» **TAREA A REALIZAR**
Continúa el texto sobre el reparto de indígenas prisioneros en la Argentina del siglo XIX, a partir de su última oración.

» **TEXTO EXTRAÍDO**
----------------------------------------

A la violencia militar con su carga de muerte y destrucción en el terreno local, se sumó entonces el conjunto de prácticas genocidas que le siguió como respuesta a la pregunta repetidamente enunciada por los gobiernos: “qué hacer con los indios que se traen de la frontera”. Las respuestas fueron dirigidas por las necesidades de las nuevas agroindustrias, que combinadas con los requerimientos geopolíticos se impusieron como destinos positivos para las poblaciones que debían ser aún civilizadas, previo despojo de todo rastro de cultura, conciencia y autonomía “salvaje”.
Algunas ciudades, como Río Cuarto, Carmen de Patagones, Mendoza, Córdoba, Buenos Aires, Tucumán y Rosario funcionaron como centros receptores y distribuidores de indígenas prisioneros. Se establecieron campos de concentración y redistribución de individuos o familias en Martín García, Valcheta, Puan y otras localidades.
Mientras otros aspectos de la represión de la disidencia indígena eran silenciados o simplemente no eran visibles desde las grandes ciudades, el reparto de indios prisioneros, una práctica especialmente urbana y que generaba cierta sensibilidad por el involucramiento evidente de mujeres y niños, fue públicamente comentado, justificado o denunciado, al mismo tiempo que se realizaba.
Por un lado, el gobierno nacional y los legisladores oficialistas, y algunos militares e intelectuales adictos cuantificaban los “indios repartidos” para incidir positivamente en un debate más amplio sobre la legitimidad y más aún, la rentabilidad de las operaciones militares contra los grupos aún autónomos.
En 1881, el Teniente Rohde hacía una digresión en un parte militar para explicitar su teoría sobre la buena política para con los indígenas:
“Para convertir a los indios en trabajadores (única condición bajo la cual pueden reclamar derecho de existencia) es menester desacostumbrarlos con un rigor inexorable y continuo de su vida de jinetes errantes, y obligarles á trabajar” (sic)[1] .
En esta expresión se observa que el interés económico está ligado al poder de decidir sobre el derecho a la vida de quienes habían sido expropiados de sus tierras y de sus propios cuerpos. Efectivamente, durante las últimas décadas del siglo XIX el reparto de indígenas prisioneros excedió claramente una consideración economicista acerca de la forma de amortizar el gasto militar, para tratarse de una acción de carácter propiamente político dirigida a exhibir el poder del estado sobre los cuerpos en toda su magnitud.
En una carta al Gobernador de Tucumán, el entonces ministro Roca enfatizaba la necesidad de “diseminar” a las familias entre los establecimientos para que perdieran “hasta el lenguaje nativo como instrumento inútil”[2].
La llamada Generación del 80, la “organizadora” de la Nación, aplicó una política de terror que, para los indígenas, significó la desaparición de personas junto con los asesinatos, las torturas, el sometimiento al hambre y a la servidumbre. Si bien el reparto y la utilización de la fuerza de trabajo de presos y prisioneros de guerra en forma discrecional por los vencedores era una práctica común, a partir de 1870 el reparto se comenzó a plantear no sólo en referencia a los varones en edad militar y productiva, sino en referencia al conjunto de la sociedad indígena, que debió primero ser desestructurada para poder ser capitalizada como fuerza laboral.

----------------------------------------

» **Registros de datos**
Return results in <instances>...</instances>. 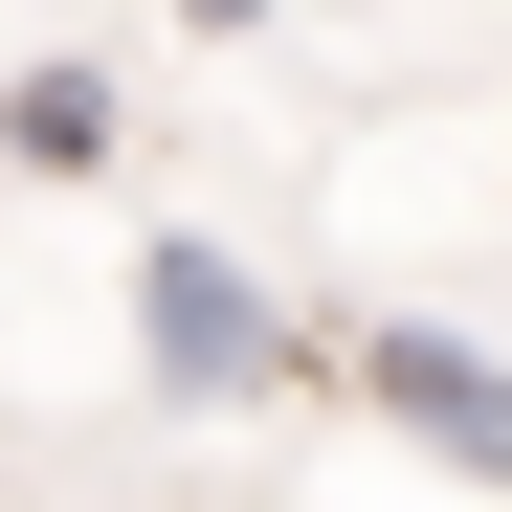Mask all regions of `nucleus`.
Instances as JSON below:
<instances>
[{
    "mask_svg": "<svg viewBox=\"0 0 512 512\" xmlns=\"http://www.w3.org/2000/svg\"><path fill=\"white\" fill-rule=\"evenodd\" d=\"M134 357H156V401H268L290 379V312H268V268H223L201 223H156L134 245Z\"/></svg>",
    "mask_w": 512,
    "mask_h": 512,
    "instance_id": "1",
    "label": "nucleus"
},
{
    "mask_svg": "<svg viewBox=\"0 0 512 512\" xmlns=\"http://www.w3.org/2000/svg\"><path fill=\"white\" fill-rule=\"evenodd\" d=\"M334 379H357L423 468L512 490V357H490V334H446V312H357V334H334Z\"/></svg>",
    "mask_w": 512,
    "mask_h": 512,
    "instance_id": "2",
    "label": "nucleus"
},
{
    "mask_svg": "<svg viewBox=\"0 0 512 512\" xmlns=\"http://www.w3.org/2000/svg\"><path fill=\"white\" fill-rule=\"evenodd\" d=\"M0 156L90 179V156H112V67H23V90H0Z\"/></svg>",
    "mask_w": 512,
    "mask_h": 512,
    "instance_id": "3",
    "label": "nucleus"
},
{
    "mask_svg": "<svg viewBox=\"0 0 512 512\" xmlns=\"http://www.w3.org/2000/svg\"><path fill=\"white\" fill-rule=\"evenodd\" d=\"M179 23H201V45H245V23H268V0H179Z\"/></svg>",
    "mask_w": 512,
    "mask_h": 512,
    "instance_id": "4",
    "label": "nucleus"
}]
</instances>
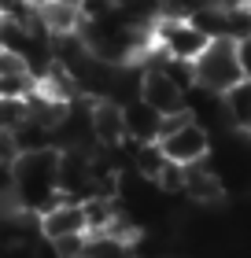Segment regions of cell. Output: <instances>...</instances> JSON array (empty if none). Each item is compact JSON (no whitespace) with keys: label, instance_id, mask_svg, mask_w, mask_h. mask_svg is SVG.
I'll return each mask as SVG.
<instances>
[{"label":"cell","instance_id":"cell-1","mask_svg":"<svg viewBox=\"0 0 251 258\" xmlns=\"http://www.w3.org/2000/svg\"><path fill=\"white\" fill-rule=\"evenodd\" d=\"M56 166H59V148L22 151L15 159V203L22 210L44 214L52 203H59Z\"/></svg>","mask_w":251,"mask_h":258},{"label":"cell","instance_id":"cell-2","mask_svg":"<svg viewBox=\"0 0 251 258\" xmlns=\"http://www.w3.org/2000/svg\"><path fill=\"white\" fill-rule=\"evenodd\" d=\"M192 78H196V85L207 89V92H225V89H233L236 81H244L240 59H236V41H229V37L207 41V48L192 59Z\"/></svg>","mask_w":251,"mask_h":258},{"label":"cell","instance_id":"cell-3","mask_svg":"<svg viewBox=\"0 0 251 258\" xmlns=\"http://www.w3.org/2000/svg\"><path fill=\"white\" fill-rule=\"evenodd\" d=\"M152 41L170 55V59L192 63L196 55L207 48V33H203L192 19H177V15H159L152 22Z\"/></svg>","mask_w":251,"mask_h":258},{"label":"cell","instance_id":"cell-4","mask_svg":"<svg viewBox=\"0 0 251 258\" xmlns=\"http://www.w3.org/2000/svg\"><path fill=\"white\" fill-rule=\"evenodd\" d=\"M155 144H159L163 155L170 162H177V166H188V162H199V159L211 155V133L199 122H192V114H188L185 122H177L174 129H166Z\"/></svg>","mask_w":251,"mask_h":258},{"label":"cell","instance_id":"cell-5","mask_svg":"<svg viewBox=\"0 0 251 258\" xmlns=\"http://www.w3.org/2000/svg\"><path fill=\"white\" fill-rule=\"evenodd\" d=\"M89 129H92L96 148H118L126 140L122 103H115V100H92L89 103Z\"/></svg>","mask_w":251,"mask_h":258},{"label":"cell","instance_id":"cell-6","mask_svg":"<svg viewBox=\"0 0 251 258\" xmlns=\"http://www.w3.org/2000/svg\"><path fill=\"white\" fill-rule=\"evenodd\" d=\"M137 96L144 100L148 107H155L159 114L185 111V89L177 85V81H170L163 70H144V74H140V92Z\"/></svg>","mask_w":251,"mask_h":258},{"label":"cell","instance_id":"cell-7","mask_svg":"<svg viewBox=\"0 0 251 258\" xmlns=\"http://www.w3.org/2000/svg\"><path fill=\"white\" fill-rule=\"evenodd\" d=\"M181 196H188L192 203H218L225 196V184L218 177V170L207 159H199V162L181 166Z\"/></svg>","mask_w":251,"mask_h":258},{"label":"cell","instance_id":"cell-8","mask_svg":"<svg viewBox=\"0 0 251 258\" xmlns=\"http://www.w3.org/2000/svg\"><path fill=\"white\" fill-rule=\"evenodd\" d=\"M37 229H41L44 240L67 236V232H89L85 229V210H81V203H74V199H59L44 214H37Z\"/></svg>","mask_w":251,"mask_h":258},{"label":"cell","instance_id":"cell-9","mask_svg":"<svg viewBox=\"0 0 251 258\" xmlns=\"http://www.w3.org/2000/svg\"><path fill=\"white\" fill-rule=\"evenodd\" d=\"M33 19H37V26L48 33V37H63V33H74L81 26L78 8L67 4V0H44V4L33 8Z\"/></svg>","mask_w":251,"mask_h":258},{"label":"cell","instance_id":"cell-10","mask_svg":"<svg viewBox=\"0 0 251 258\" xmlns=\"http://www.w3.org/2000/svg\"><path fill=\"white\" fill-rule=\"evenodd\" d=\"M122 118H126V140H137V144H144V140H159L163 114L155 107H148L140 96L122 103Z\"/></svg>","mask_w":251,"mask_h":258},{"label":"cell","instance_id":"cell-11","mask_svg":"<svg viewBox=\"0 0 251 258\" xmlns=\"http://www.w3.org/2000/svg\"><path fill=\"white\" fill-rule=\"evenodd\" d=\"M222 103H225V118L236 133H247L251 129V81H236L233 89L222 92Z\"/></svg>","mask_w":251,"mask_h":258},{"label":"cell","instance_id":"cell-12","mask_svg":"<svg viewBox=\"0 0 251 258\" xmlns=\"http://www.w3.org/2000/svg\"><path fill=\"white\" fill-rule=\"evenodd\" d=\"M11 137H15V144H19V155H22V151L52 148V129H48V125H41V122H33L30 114H26V122H22Z\"/></svg>","mask_w":251,"mask_h":258},{"label":"cell","instance_id":"cell-13","mask_svg":"<svg viewBox=\"0 0 251 258\" xmlns=\"http://www.w3.org/2000/svg\"><path fill=\"white\" fill-rule=\"evenodd\" d=\"M115 8L137 26H152L163 15V0H115Z\"/></svg>","mask_w":251,"mask_h":258},{"label":"cell","instance_id":"cell-14","mask_svg":"<svg viewBox=\"0 0 251 258\" xmlns=\"http://www.w3.org/2000/svg\"><path fill=\"white\" fill-rule=\"evenodd\" d=\"M26 100H11V96H0V133H15V129L26 122Z\"/></svg>","mask_w":251,"mask_h":258},{"label":"cell","instance_id":"cell-15","mask_svg":"<svg viewBox=\"0 0 251 258\" xmlns=\"http://www.w3.org/2000/svg\"><path fill=\"white\" fill-rule=\"evenodd\" d=\"M85 240H89V232H67V236H56L48 243H52L56 258H85Z\"/></svg>","mask_w":251,"mask_h":258},{"label":"cell","instance_id":"cell-16","mask_svg":"<svg viewBox=\"0 0 251 258\" xmlns=\"http://www.w3.org/2000/svg\"><path fill=\"white\" fill-rule=\"evenodd\" d=\"M107 11H115V0H78V15H81V22L104 19Z\"/></svg>","mask_w":251,"mask_h":258},{"label":"cell","instance_id":"cell-17","mask_svg":"<svg viewBox=\"0 0 251 258\" xmlns=\"http://www.w3.org/2000/svg\"><path fill=\"white\" fill-rule=\"evenodd\" d=\"M155 184H159L163 192H181V166L166 159V166H163L159 177H155Z\"/></svg>","mask_w":251,"mask_h":258},{"label":"cell","instance_id":"cell-18","mask_svg":"<svg viewBox=\"0 0 251 258\" xmlns=\"http://www.w3.org/2000/svg\"><path fill=\"white\" fill-rule=\"evenodd\" d=\"M236 59H240V74H244V81H251V37L236 41Z\"/></svg>","mask_w":251,"mask_h":258},{"label":"cell","instance_id":"cell-19","mask_svg":"<svg viewBox=\"0 0 251 258\" xmlns=\"http://www.w3.org/2000/svg\"><path fill=\"white\" fill-rule=\"evenodd\" d=\"M19 159V144L11 133H0V162H15Z\"/></svg>","mask_w":251,"mask_h":258},{"label":"cell","instance_id":"cell-20","mask_svg":"<svg viewBox=\"0 0 251 258\" xmlns=\"http://www.w3.org/2000/svg\"><path fill=\"white\" fill-rule=\"evenodd\" d=\"M30 4H33V8H37V4H44V0H30Z\"/></svg>","mask_w":251,"mask_h":258},{"label":"cell","instance_id":"cell-21","mask_svg":"<svg viewBox=\"0 0 251 258\" xmlns=\"http://www.w3.org/2000/svg\"><path fill=\"white\" fill-rule=\"evenodd\" d=\"M67 4H74V8H78V0H67Z\"/></svg>","mask_w":251,"mask_h":258}]
</instances>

----------------------------------------

» **RESPUESTA A TAREA**
Las acciones que hoy llamamos genocidas ya eran definidas como criminales o abusivas contemporáneamente a los avances sobre los territorios.
En 1884 el presidente Julio A. Roca envió al Congreso Nacional un proyecto para que se autorizara el avance militar sobre el “desierto” del Norte del país, poblado por quienes genéricamente eran llamados “tobas, matacos y guaycurúes”, sobre el modelo de lo que había sido la “feliz experiencia” en la Pampa y la Patagonia. En ese momento, el senador bonaerense Aristóbulo del Valle expresó lo que buena parte de la opinión pública observaba:
“Hemos reproducido las escenas bárbaras, -no tienen otro nombre- las escenas bárbaras de que ha sido teatro el mundo, mientras ha existido el comercio civil de los esclavos. Hemos tomado familias de los indios salvajes, las hemos traído a este centro de civilización, donde todos los derechos parece que debieran encontrar garantías, y no hemos respetado en estas familias ninguno de los derechos que pertenecen, no ya al hombre civilizado, sino al ser humano: al hombre lo hemos esclavizado; a la mujer la hemos prostituido; al niño lo hemos arrancado del seno de la madre; al anciano lo hemos llevado a servir como esclavo a cualquier parte; en una palabra, hemos desconocido y hemos violado todas las leyes que gobiernan las acciones morales del hombre (…)”[3].
Si bien desde hacía décadas era un hecho común la presencia de “destinados” chaqueños en obrajes y en obras como la construcción de vías de ferrocarril, la intensificación de las campañas militares en la frontera norte a partir de 1884 coincidió dramáticamente con
la llegada masiva de familias “tobas y matacas” a las ciudades y establecimientos del norte del país, tal como había ocurrido con los “pampas y ranqueles” ante el avance en la frontera sur. A pesar de las críticas que se repetían en la prensa y los recintos, la revisión de las fuentes periodísticas demuestra la continuidad de la política de distribución.
Se registran también numerosos intentos de fuga, que no suelen tener un buen fin.
“Entre la tropa que ha llegado ahora vienen muchas mujeres y niños. Una de éstas con su hijo en brazos se ha caído o se ha arrojado del tren, creyendo tal vez poder encontrar su salvación en la fuga, y lo único que ha encontrado es la muerte”.
El mismo diario continuaba su reflexión:
“¿Cuántos indios quedan en los ingenios de los que se repartieron en años anteriores? Casi ninguno. Los que no han perecido en el rudo trabajo a cuyo peso no están acostumbrados, han huido tomando otra vez el camino del desierto. Largas y dolorosas historias se han referido de la permanencia de los salvajes entre nosotros, hasta que la desaparición de todos ellos ha terminado su martirio” (La Razón 29/10/1885).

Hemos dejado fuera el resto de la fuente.